With this week’s Torah portion, Pikudey, we will finish the book of Shemot, Exodus, and the reading of a five Torah portion series that describes the tabernacle, a moving temple the Jews had in the desert, and its erection. In these portions, God describes the tabernacle to Moses while he is on the mountain and then tells him the mitzvah of Shabbat. Following this, Moses descends the mountain, sees the golden calf, breaks the tablets, gains atonement for the people, makes a second set of tablets and ascends the mountain for another 40 days. Upon descending again, Moses tells the Jewish people the mitzvah of Shabbat and then the Torah describes the building of the tabernacle and its vessels by Bitzalel the architect and the many Jewish people who pitched in with the various labors necessary for its building.

This forms a curious pattern: tabernacle, Shabbat, golden calf, Shabbat, tabernacle. The Talmud tells us that Shabbat is always mentioned in juxtaposition to the tabernacle to teach us that the tabernacle may not be built on Shabbat. In fact, the Talmud learns all of the laws of what one may not do on Shabbat, the 39 forbidden labors of Shabbat, from the work it took to erect the tabernacle. Essentially, what one can not do on Shabbat is “build a tabernacle.”

It seems like a bad idea to give a nation that has just built an idol out of gold a commandment to serve God by building a tabernacle and its vessels out of gold. How will this prevent the Jewish people from lapsing back into idolatrous worship? Why not give them something less risky, such as prayer? In fact the Midrash tells us that the heads of the golden cherubs on the ark were the heads of male cows!

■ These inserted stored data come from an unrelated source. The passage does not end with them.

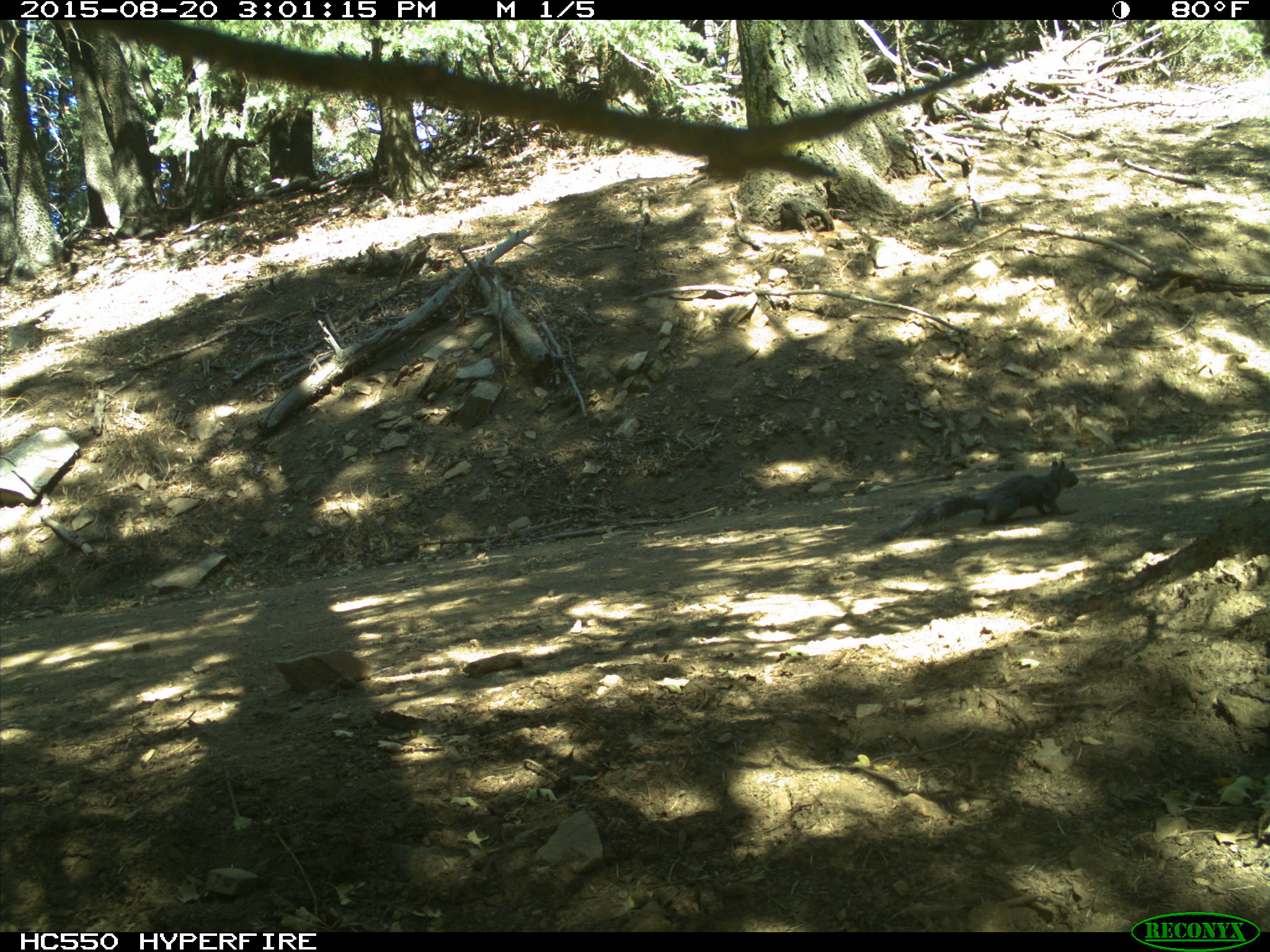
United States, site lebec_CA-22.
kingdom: Animalia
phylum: Chordata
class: Mammalia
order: Rodentia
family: Sciuridae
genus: Sciurus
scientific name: Sciurus carolinensis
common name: eastern gray squirrel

Perhaps the message is that when building a tabernacle for God, or doing anything religious (or not religious) for that matter, we run the risk of making an idol. How to avoid this pitfall? The answer is Shabbat. Shabbat reminds us “why” as we go about building and getting caught up in “how.” The Jewish people hoped to reach God through the calf, as Aaron exclaimed before the calf, “A holiday to God (the real God) tomorrow,” but the calf was an idol to the Jewish people.

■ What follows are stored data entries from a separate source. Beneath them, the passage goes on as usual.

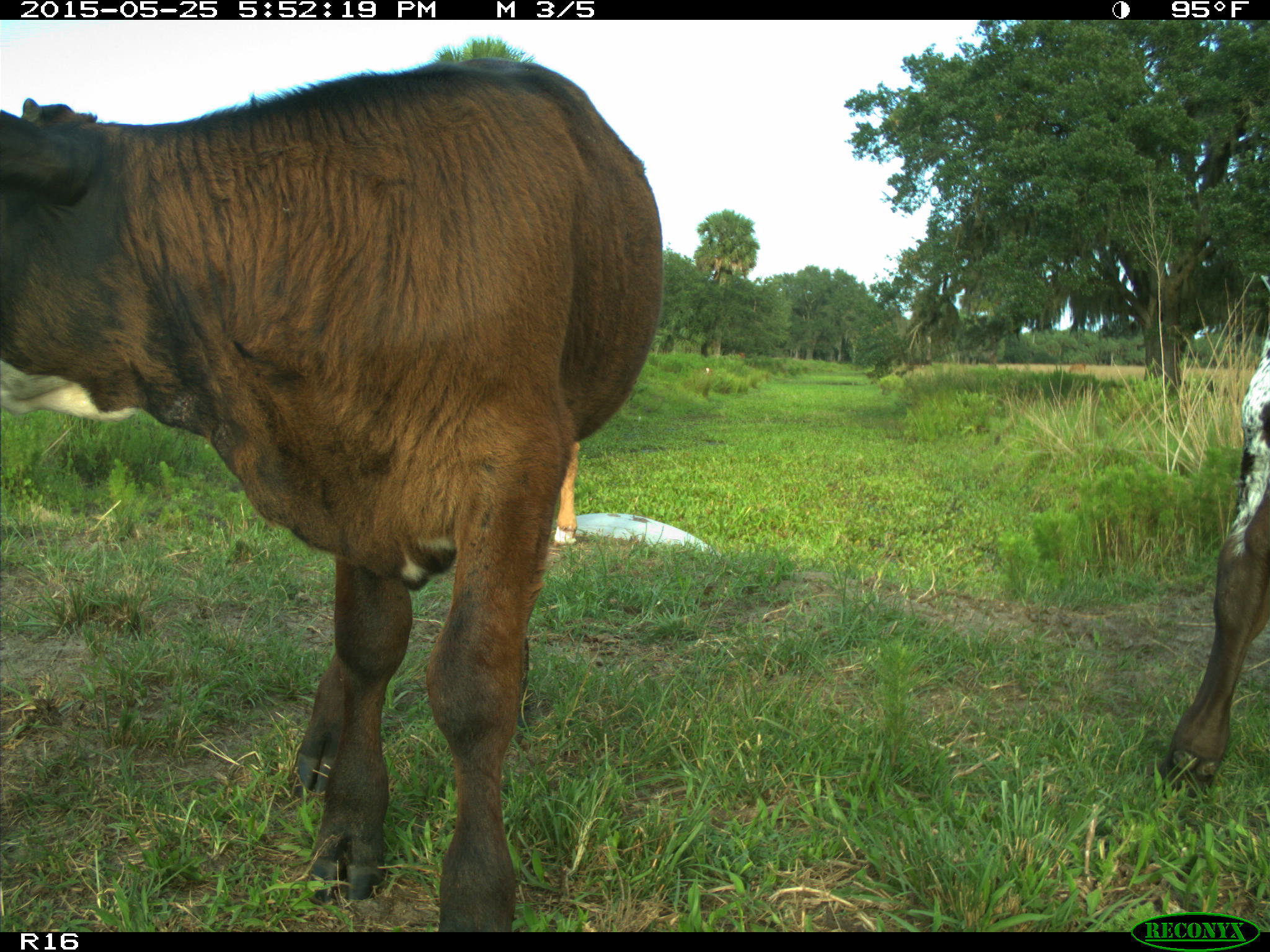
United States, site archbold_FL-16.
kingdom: Animalia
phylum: Chordata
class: Mammalia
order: Artiodactyla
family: Bovidae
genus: Bos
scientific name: Bos taurus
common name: domestic cow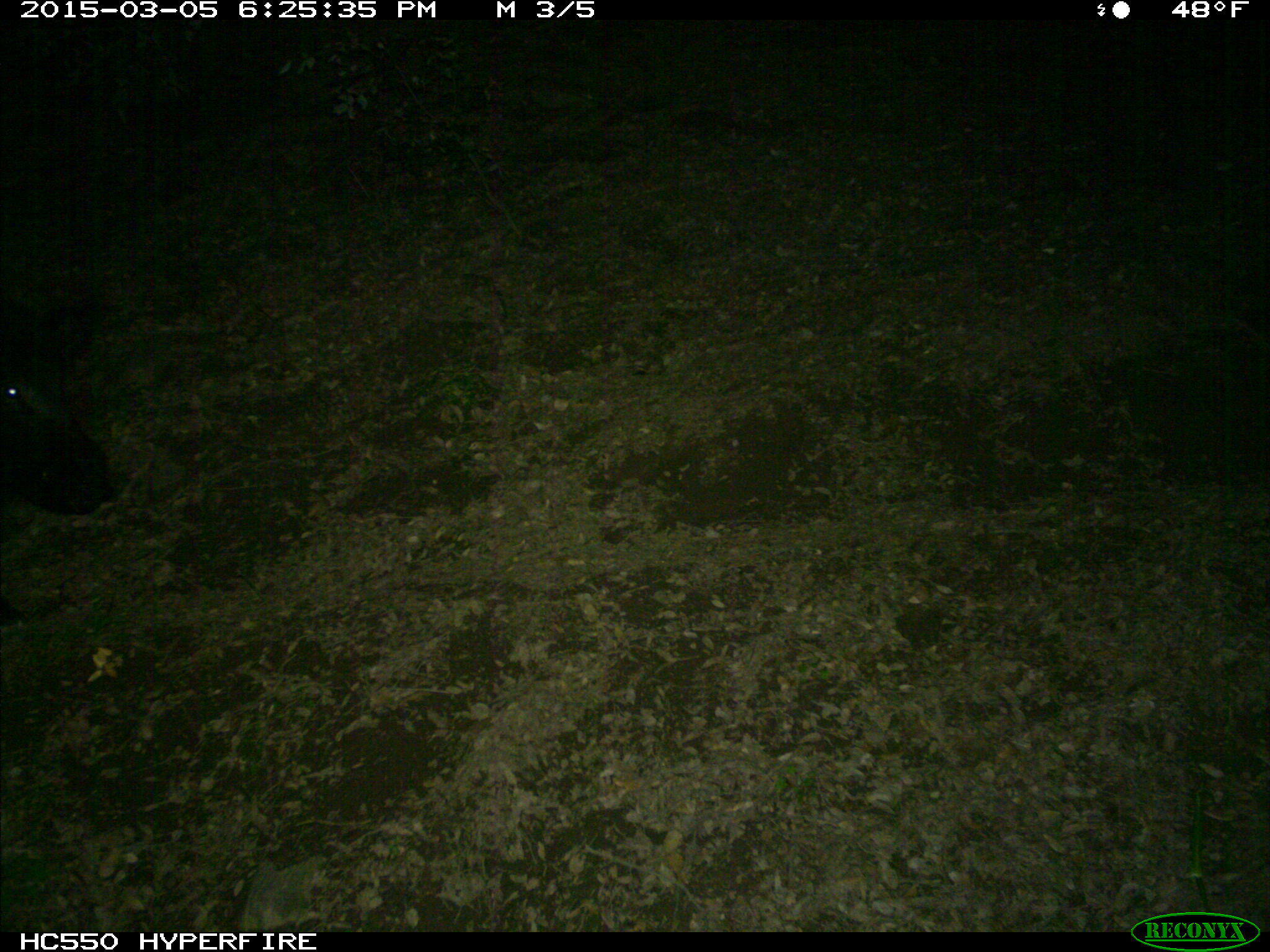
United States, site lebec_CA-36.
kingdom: Animalia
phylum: Chordata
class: Mammalia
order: Artiodactyla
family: Suidae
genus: Sus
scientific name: Sus scrofa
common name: wild boar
Sus scrofa (wild boar).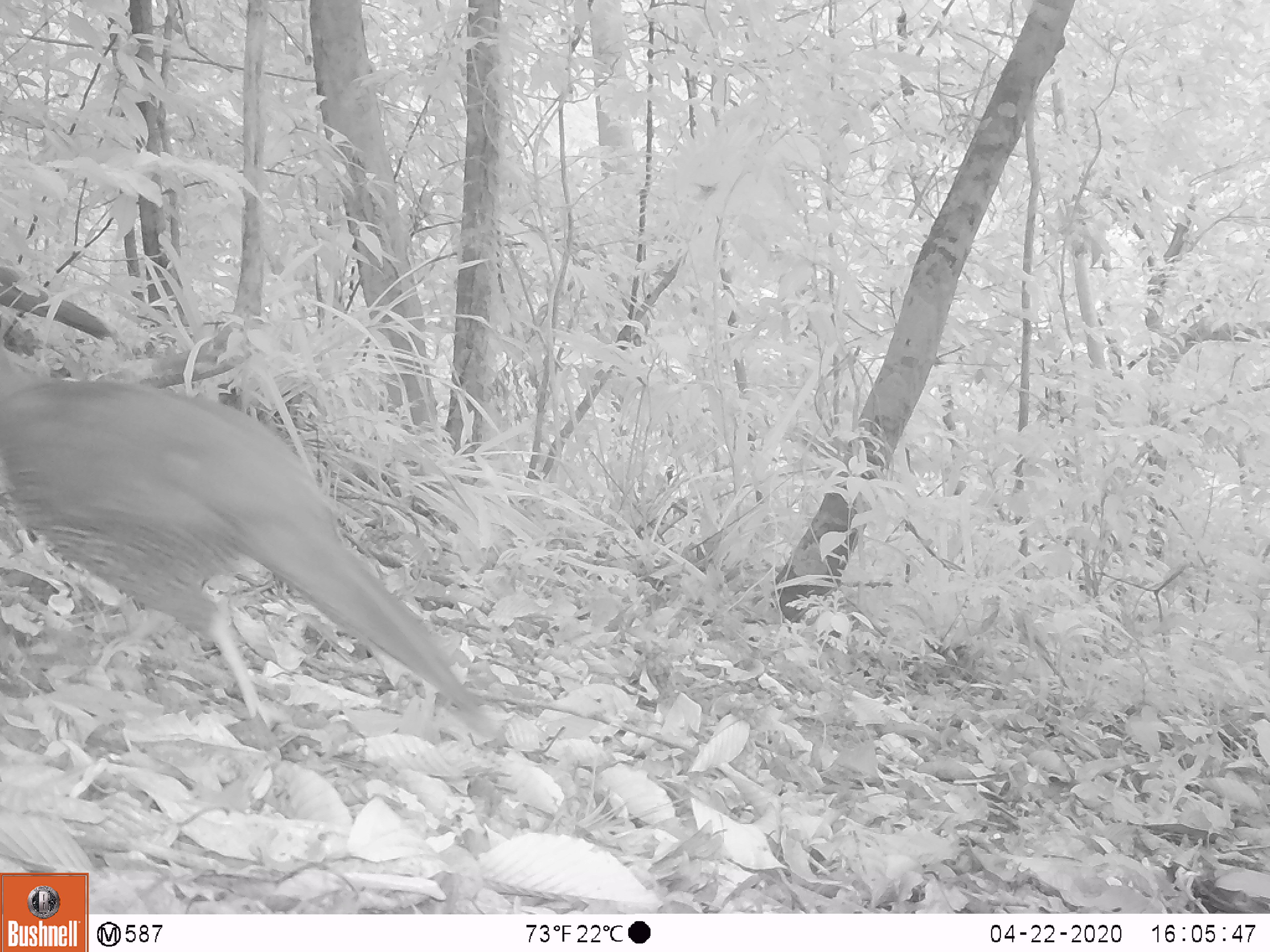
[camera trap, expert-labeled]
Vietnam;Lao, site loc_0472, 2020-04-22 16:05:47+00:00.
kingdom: Animalia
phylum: Chordata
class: Aves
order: Galliformes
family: Phasianidae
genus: Lophura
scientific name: Lophura nycthemera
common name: silver pheasant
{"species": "silver pheasant (Lophura nycthemera)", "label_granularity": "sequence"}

An idol is made when we idealize something – when we make it something it is not. This can be a calf of gold thinking it is God, or a Hollywood star thinking they are more than an actor or person. Or ourselves.

So, too, can a tabernacle become an idol. If we become obsessed with the how of its construction and forget why – forget that it is for God to dwell among us – then we have made it into an idol. The Shabbat comes to create balance; a stop from the dangers of our furious obsessive work, even holy work.

Whether in secular pursuits or in holy things such as mitzvot, commandments, let us learn from the Shabbat to take the time to focus on the why and not just the how and what.

Shabbbat Shalom.

Rabbi Hyim Shafner serves Bais Abraham Congregation and is a member of the St. Louis Rabbinical Association.